Toward Understanding Homelessness: The 2007 National Symposium on Homelessness Research. Homeless Youth in the United States: Recent Research Findings and Intervention Approaches. Conclusion


Much has been learned since Robertson and Toro reviewed the literature on homeless youth for the 1998 National Symposium on Homelessness Research. Yet many important questions remain unanswered. Several areas, in particular, could be the focus of future research.

  1. Many risk factors associated with youth homelessness have been identified. Examples include family conflict, aging out of foster care, and identifying as GLBT. What is not well understood is how these factors operate. That is, what are the pathways leading to homelessness among youth with these risk factors? Future research needs to explore these pathways and consider how other factors (e.g., access to and quality of services received during childhood or early adolescence, growing up in a family that experienced homelessness) either aggravate or mitigate those risks.
  2. Although many interventions have been developed to address the diverse needs of homeless youth, the vast majority have not been evaluated. As a result, we know relatively little about what works. Closing this gap will require methodologically sound studies that include control (or at least comparison) groups in experimental (or at least quasi-experimental) research designs.
  3. Researchers should examine whether certain types of interventions are more effective with some homeless youth than others (e.g., runaway youth vs. throwaway youth vs. systems youth; street youth vs. shelter youth; rural youth vs. urban youth; youth homeless with their families vs. youth homeless on their own). Groups that are likely to have unique needs and hence for whom unique interventions may be merited include LGBT youth and youth who are pregnant or parenting.
  4. Broadly speaking, there are two types of prevention strategies: universal approaches that seek to promote positive youth development, and more targeted approaches that focus on youth thought to be at greatest risk. Research is needed on both types of strategies to determine whether both can prevent homelessness and other negative outcomes among youth.
  5. Because so many homeless youth cite family conflict as the reason for their homelessness, more attention should be paid to prevention and intervention strategies that focus on the family. Strategies might involve improving communication, developing conflict resolution skills, and increasing understanding of adolescent development. It is important for social workers and others assisting homeless youth and those at risk for homelessness (such as youth aging out of foster care) to help these youth connect with family members who might assist them in the future (often after the workers end their assistance). It is also important that "family" be broadly defined to include not only biological relatives but also others (e.g., fictive kin, close friends) who youth regard as part of their family.
  6. Although interventions may benefit from tapping into familial resources, reunification may not be a good option for certain homeless youth. More research is needed to determine the individual and environmental circumstances that argue for and against familial reunification. Interventions should be developed using this information.

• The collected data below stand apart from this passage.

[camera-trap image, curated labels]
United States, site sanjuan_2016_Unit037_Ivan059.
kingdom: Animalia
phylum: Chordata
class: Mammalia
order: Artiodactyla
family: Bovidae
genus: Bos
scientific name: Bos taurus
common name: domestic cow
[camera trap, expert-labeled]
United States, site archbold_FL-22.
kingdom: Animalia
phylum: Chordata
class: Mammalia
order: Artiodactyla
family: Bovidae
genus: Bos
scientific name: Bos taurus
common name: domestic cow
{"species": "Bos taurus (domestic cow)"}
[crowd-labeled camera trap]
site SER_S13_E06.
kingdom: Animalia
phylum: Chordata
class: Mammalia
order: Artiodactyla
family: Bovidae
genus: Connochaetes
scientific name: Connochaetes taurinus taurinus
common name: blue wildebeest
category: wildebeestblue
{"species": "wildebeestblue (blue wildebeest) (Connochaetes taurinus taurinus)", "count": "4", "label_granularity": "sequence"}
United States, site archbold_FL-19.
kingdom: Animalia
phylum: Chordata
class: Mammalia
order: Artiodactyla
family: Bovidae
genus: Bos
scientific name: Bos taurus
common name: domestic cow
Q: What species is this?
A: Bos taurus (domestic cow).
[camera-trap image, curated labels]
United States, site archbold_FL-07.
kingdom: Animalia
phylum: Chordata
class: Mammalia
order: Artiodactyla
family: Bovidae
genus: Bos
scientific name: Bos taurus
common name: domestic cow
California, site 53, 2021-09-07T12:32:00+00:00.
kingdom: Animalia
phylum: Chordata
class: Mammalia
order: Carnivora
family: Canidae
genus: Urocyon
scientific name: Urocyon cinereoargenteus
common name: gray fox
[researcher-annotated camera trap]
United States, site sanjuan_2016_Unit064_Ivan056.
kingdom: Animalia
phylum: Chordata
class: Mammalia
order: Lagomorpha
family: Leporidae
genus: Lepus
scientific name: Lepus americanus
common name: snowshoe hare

  7. Not much is known about why so few homeless youth, whether in shelters or on the streets, use human services available to them (aside from short-term use of shelters for some). Similar to recent studies of homelessness among adults (e.g., Acosta & Toro, 2000), future research needs to ask the homeless youth themselves about their experiences and satisfaction with various services. Most likely, attention will be needed to alter approaches used by existing programs and services to make them more accessible and "user friendly."
  8. Most existing research on homeless youth has focused on the "literally homeless," those who have spent at least some time in homeless shelters, on the streets, or living in other unconventional settings (Toro, 1998). Future research should also focus on youth who "couch surf" or who are otherwise precariously housed. This group may be larger than, and at equal risk as, those who are literally homeless.
  9. Developing effective prevention and intervention strategies requires a clearer understanding of what youth experience before and after they become homeless. Toward that end, we need more quantitative and qualitative research to explore the outcomes of homeless youth, including the pathways through which they exit, or fail to exit, homelessness. More longitudinal studies are also needed to examine how environmental, family, and individual factors affect both their short-term and long-term outcomes. Disentangling the effects of these different types of factors will also require multivariate data analytic techniques.
  10. Preventive interventions with youth aging out of foster care and youthful offenders should be expanded. Although some programs exist, little firm empirical evidence exists on what works. Broader and better designed preventive interventions are needed.
  11. It appears that few if any of the studies reviewed above directly involved homeless or other at-risk youth in the research process. We believe that such youth should, ideally, be consulted at every stage, including the design of the study, the development of survey instruments or interview protocols, the collection of data, the interpretation of results, and the dissemination of findings. Not only can involving homeless or other at-risk youth in the research process improve the quality of the research (Jason et al., 2004), but it may increase the likelihood that the research leads to better policy and practice. Similarly, there should be more collaboration between service providers and researchers, both to improve the quality of the research and the ability for the research to be applied to policy and intervention.
  12. With regard to theoretical approaches, there is a need to move beyond the pervasive deficit orientation in much of the research toward more positive, resilience-based frameworks. There is also a need to more carefully consider the developmental contexts in which youth who are homeless or at risk for homelessness exist and to develop a better international understanding of homeless youth.